Eu me converti e agora?

Colunistas / 09.12.16

A palavra conversão, muito associada à religião, vem do latim e também significa alteração de sentido/de direção. Por si só a palavra já derruba por terra muitas coisas que a falta de interpretação adequada ou desconhecimento poderia nos remeter. Sem apelos a nenhum tipo de religião, a conversão é, antes de tudo, uma escolha, exclusivamente natural, que é feita por livre e espontânea vontade do ser humano. Todos nós, sem exceção, mudamos de caminho/direção alguma hora do dia, mês ou ano. Alguns gostam de poucas rotas diferentes, hábitos novos e preferem a zona de conforto. Outros, pelo contrário, já gostam de traçar caminhos diferentes pro trabalho, sair da monotonia da rotina e mudar um pouco o panorama da vida.

A minha conversão (a partir daqui entra um lado pessoal) foi justamente pelo desejo que eu já tinha algum tempo de mudar o panorama da minha vida. É fato que quando você vai crescendo e até a hora de morrer as prioridades vão sempre mudando, algumas coisas que antes não imaginávamos viver sem, hoje já não fazem o menor sentido. Eu era católica, batizada, catequizada e crismada, mas, sempre me identificava mais com o sermão de um bom pastor em uma igreja. Independente da condição financeira do pastor e do tamanho da igreja eu sentia que aquele tipo de sermão se aproximada mais do mundo real.

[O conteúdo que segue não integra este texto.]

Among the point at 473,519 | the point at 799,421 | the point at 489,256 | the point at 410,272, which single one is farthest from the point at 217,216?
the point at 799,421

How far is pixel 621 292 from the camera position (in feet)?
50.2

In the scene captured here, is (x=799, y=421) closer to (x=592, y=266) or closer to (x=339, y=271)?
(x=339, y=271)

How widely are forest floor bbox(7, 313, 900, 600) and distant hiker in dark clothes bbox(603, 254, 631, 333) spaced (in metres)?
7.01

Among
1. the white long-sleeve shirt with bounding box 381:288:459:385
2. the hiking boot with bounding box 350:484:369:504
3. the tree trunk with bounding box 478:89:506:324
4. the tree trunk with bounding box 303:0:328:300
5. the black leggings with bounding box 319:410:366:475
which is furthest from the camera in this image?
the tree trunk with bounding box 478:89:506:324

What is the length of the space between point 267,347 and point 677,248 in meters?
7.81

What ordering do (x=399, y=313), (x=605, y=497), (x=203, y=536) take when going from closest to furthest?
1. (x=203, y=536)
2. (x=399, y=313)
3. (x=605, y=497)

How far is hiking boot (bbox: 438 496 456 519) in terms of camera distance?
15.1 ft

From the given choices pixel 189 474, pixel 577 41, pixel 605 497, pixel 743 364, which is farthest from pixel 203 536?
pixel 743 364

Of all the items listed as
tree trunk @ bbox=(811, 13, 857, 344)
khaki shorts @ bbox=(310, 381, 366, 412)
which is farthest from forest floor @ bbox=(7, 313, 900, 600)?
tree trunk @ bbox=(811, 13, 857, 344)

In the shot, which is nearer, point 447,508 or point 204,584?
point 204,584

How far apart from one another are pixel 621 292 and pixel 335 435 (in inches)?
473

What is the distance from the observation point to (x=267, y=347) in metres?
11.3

Após alguns problemas pessoais, algumas experiências, após ouvir ”a intuição e o coração”, eu decidi que estava na hora. Na verdade, eu não decidi não, eu senti a necessidade da conversão. Algumas pessoas me perguntam como é depois pra alguém que vivia em festas como eu, que bebia, que dançava, que escutava músicas que talvez não agradassem a uma igreja. E aí eu respondo que: a mudança é natural! Você não se converte em um dia e no outro tudo muda. As coisas ocorrem de maneira gradativa. Ainda frequento algumas festas – outras não porque simplesmente perdi a vontade de ir-, ainda bebo (pouco, mas bebo), escuto Wesley Safadão (que diga-se de passagem também é evangélico), Mpb, tudo.. Minha vida continua sendo a minha vida e eu continuo sendo eu, porém, com algumas diferenças. A bíblia não diz em nenhuma passagem que beber é pecado, que dançar é pecado… A bíblia apenas fala em não gerar escândalos. Tudo aquilo que escandaliza vai de encontro ao que é pregado pelo evangelho.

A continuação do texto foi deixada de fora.